General Election 2019: A look back at the history of the Scarborough and Whitby seat
Polling stations have opened their doors for voters to decide who will be the next prime minister.
Today's election, the most important in a generation, is likely to be dominated by issues like Brexit and the NHS which make the outcome highly unpredictable.
As the UK heads to the polls to elect a new parliament, we look back at the history of the Scarborough and Whitby constituency - one of the most marginal seats in the country.
The constituency of Scarborough and Whitby was formed in 1918 when Unionist candidate Gervase Beckett was elected MP.
Initially, the Boundary Commission had recommended the constituency be called Scarborough, however, this was ignored and a decision was made to name the seat after both towns.

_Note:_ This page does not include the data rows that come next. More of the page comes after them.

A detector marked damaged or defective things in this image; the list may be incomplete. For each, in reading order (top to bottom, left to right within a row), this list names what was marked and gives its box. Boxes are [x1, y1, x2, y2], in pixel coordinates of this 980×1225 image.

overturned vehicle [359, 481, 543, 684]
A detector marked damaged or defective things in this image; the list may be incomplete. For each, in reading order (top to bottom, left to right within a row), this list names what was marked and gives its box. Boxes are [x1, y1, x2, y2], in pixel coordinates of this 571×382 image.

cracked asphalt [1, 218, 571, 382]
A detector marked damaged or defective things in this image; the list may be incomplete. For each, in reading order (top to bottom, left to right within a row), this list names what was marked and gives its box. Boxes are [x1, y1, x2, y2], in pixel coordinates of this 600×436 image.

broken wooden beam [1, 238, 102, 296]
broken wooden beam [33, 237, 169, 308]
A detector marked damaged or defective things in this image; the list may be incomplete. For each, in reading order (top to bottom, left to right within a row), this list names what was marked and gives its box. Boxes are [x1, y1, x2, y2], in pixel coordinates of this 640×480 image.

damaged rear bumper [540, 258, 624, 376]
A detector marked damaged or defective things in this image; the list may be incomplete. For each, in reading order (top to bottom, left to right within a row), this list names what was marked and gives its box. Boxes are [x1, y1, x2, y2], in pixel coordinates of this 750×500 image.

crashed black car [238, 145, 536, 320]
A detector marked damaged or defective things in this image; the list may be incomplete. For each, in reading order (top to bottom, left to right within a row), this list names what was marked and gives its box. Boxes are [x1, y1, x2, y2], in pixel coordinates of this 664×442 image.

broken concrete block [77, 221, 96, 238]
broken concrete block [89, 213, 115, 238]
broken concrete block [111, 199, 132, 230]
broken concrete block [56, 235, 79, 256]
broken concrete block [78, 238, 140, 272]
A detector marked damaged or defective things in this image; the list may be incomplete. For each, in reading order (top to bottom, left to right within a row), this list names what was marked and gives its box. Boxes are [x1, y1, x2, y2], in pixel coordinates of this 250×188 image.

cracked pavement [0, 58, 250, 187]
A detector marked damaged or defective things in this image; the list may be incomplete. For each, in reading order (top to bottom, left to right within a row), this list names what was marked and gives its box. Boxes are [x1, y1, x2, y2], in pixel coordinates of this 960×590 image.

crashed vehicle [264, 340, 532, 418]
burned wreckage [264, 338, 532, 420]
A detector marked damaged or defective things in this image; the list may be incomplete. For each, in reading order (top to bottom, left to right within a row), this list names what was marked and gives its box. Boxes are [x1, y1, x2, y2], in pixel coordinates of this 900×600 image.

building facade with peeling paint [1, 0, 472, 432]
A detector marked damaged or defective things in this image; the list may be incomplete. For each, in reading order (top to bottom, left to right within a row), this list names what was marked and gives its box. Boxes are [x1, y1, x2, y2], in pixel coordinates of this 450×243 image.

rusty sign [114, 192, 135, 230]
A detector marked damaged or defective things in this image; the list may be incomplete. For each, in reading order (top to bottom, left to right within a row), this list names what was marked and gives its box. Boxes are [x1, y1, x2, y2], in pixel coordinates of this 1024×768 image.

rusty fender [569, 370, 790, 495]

In 1974, Whitby went on to form the Cleveland and Whitby constituency. However, when Cleveland became a new county, Whitby rejoined Scarborough. The constituency's current name was re-instated in 1997.
Over the years, the seat has been held by a succession of Conservative MPs.
Labour's Lawrie Quinn has been the only candidate outside of the Tory party to ever gain control of the constituency. He was elected for the first time in 1997 with a majority of around 5,000 votes, and retained his seat at the following election four years later.
However, in 2005, Conservative Robert Goodwill returned the Tories to power. He's been the constituency's MP ever since, currently defending a majority of 3,435 votes.